**TASK DETAILS**
Without adding anything, give again the lines from the one holding "phylum: Chordata" through the final line of the records, exactly, with both ends included and pictures dropped.

Start of DATA SHOWN

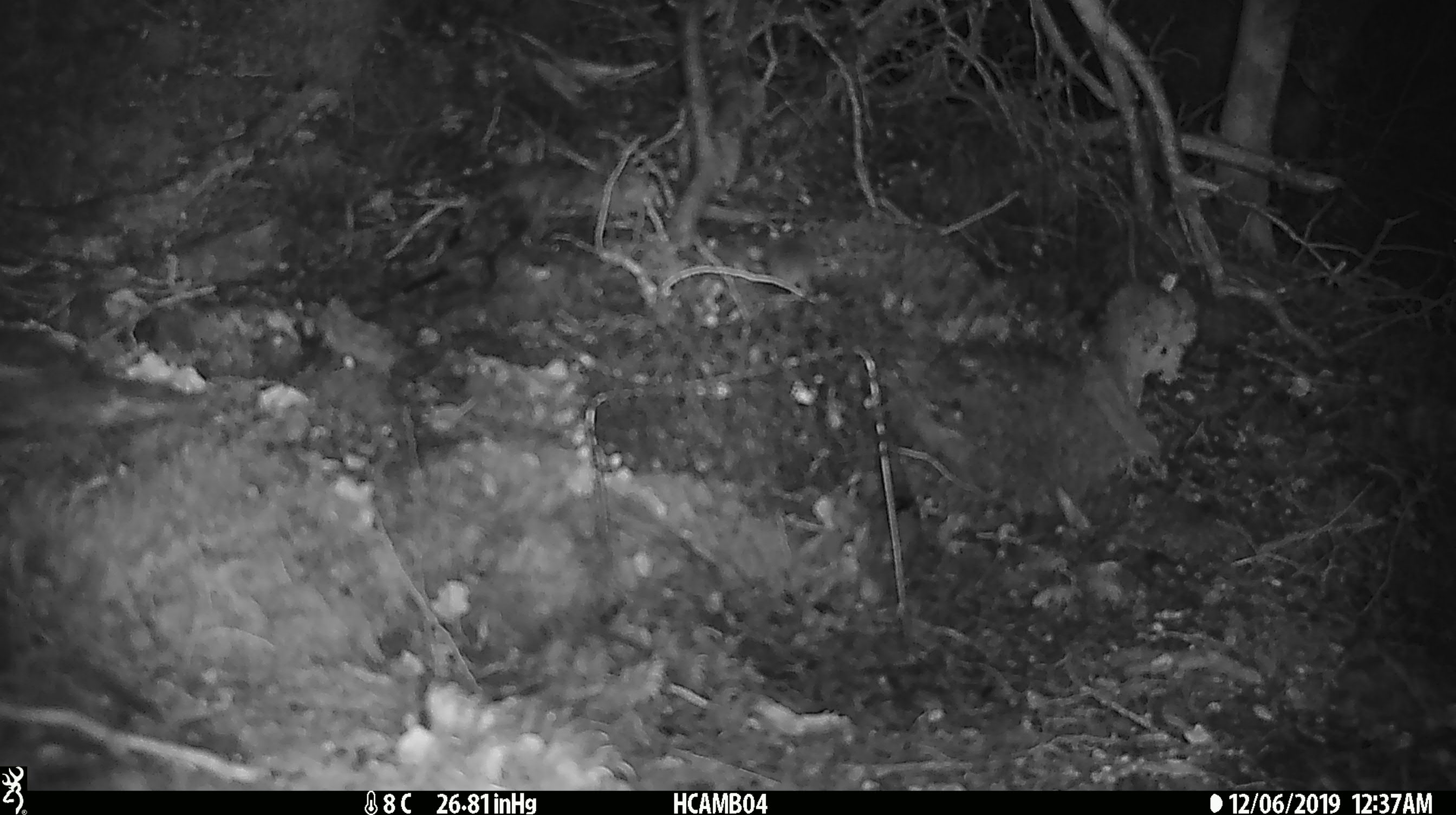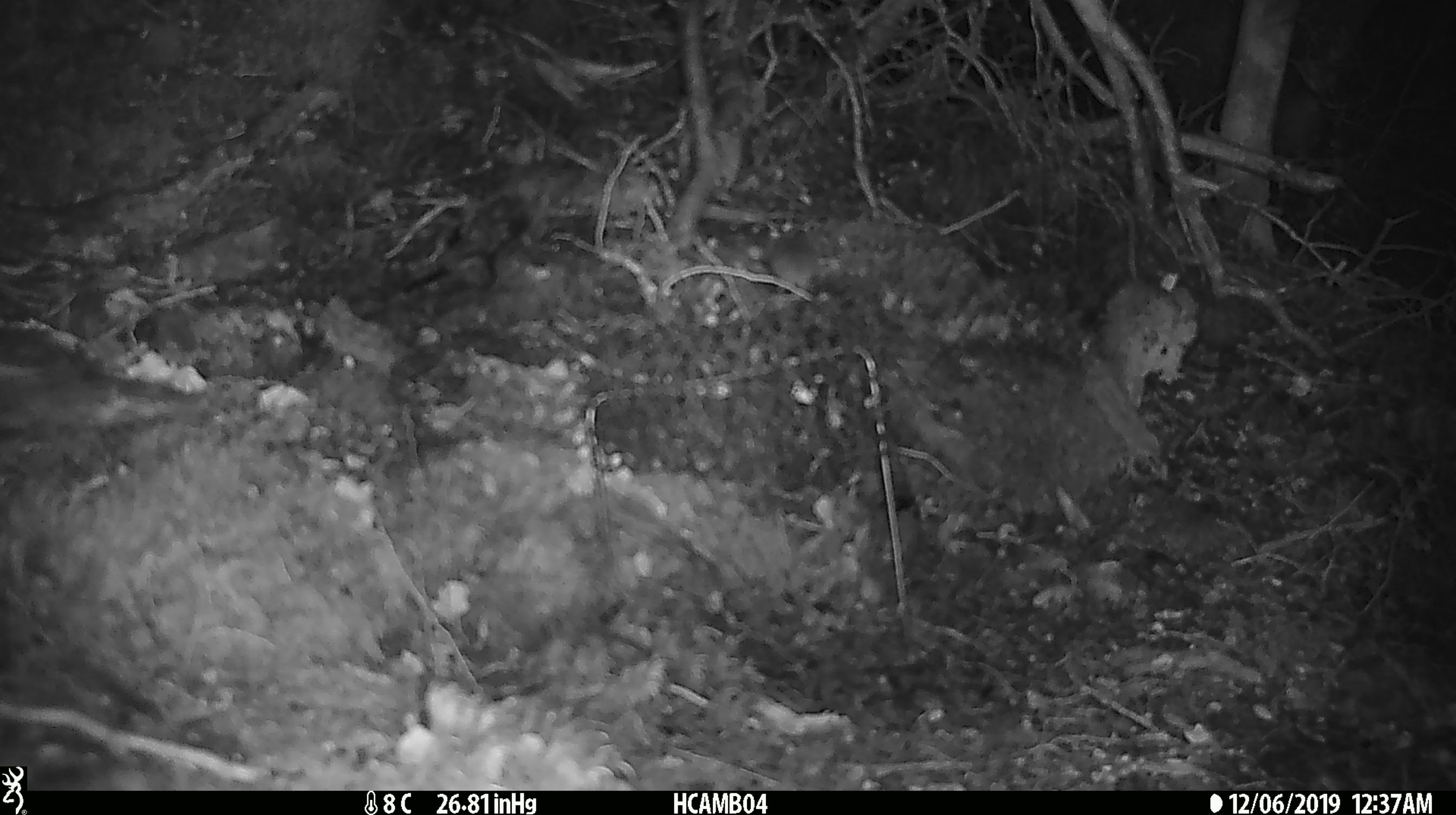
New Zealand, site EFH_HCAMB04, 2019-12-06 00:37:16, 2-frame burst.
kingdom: Animalia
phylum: Chordata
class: Mammalia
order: Rodentia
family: Muridae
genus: Mus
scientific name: Mus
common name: mouse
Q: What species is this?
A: Mouse (Mus).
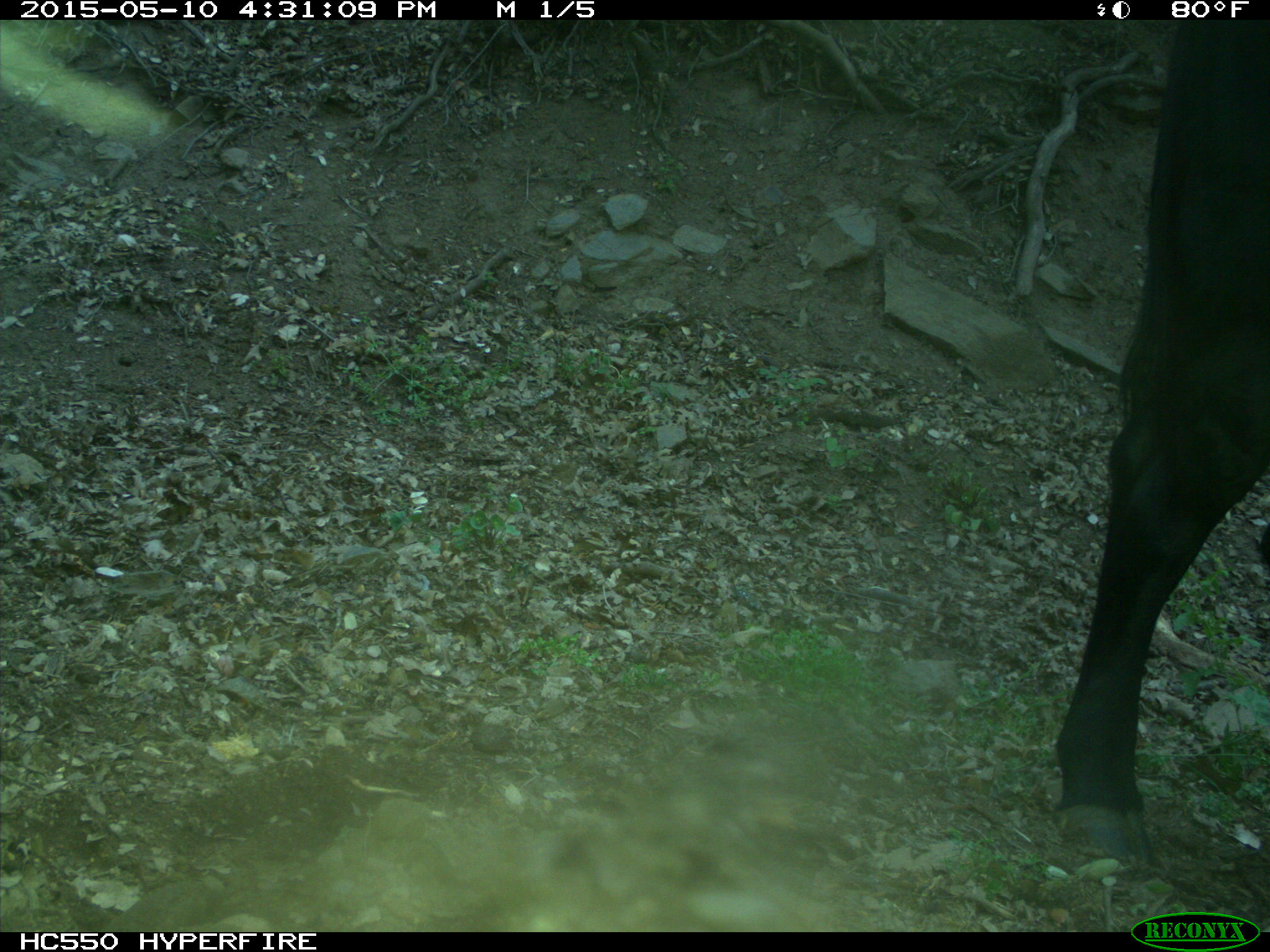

End of DATA SHOWN

**TASK OUTPUT**
phylum: Chordata
class: Mammalia
order: Rodentia
family: Muridae
genus: Mus
scientific name: Mus
common name: mouse
Q: What species is this?
A: Mouse (Mus).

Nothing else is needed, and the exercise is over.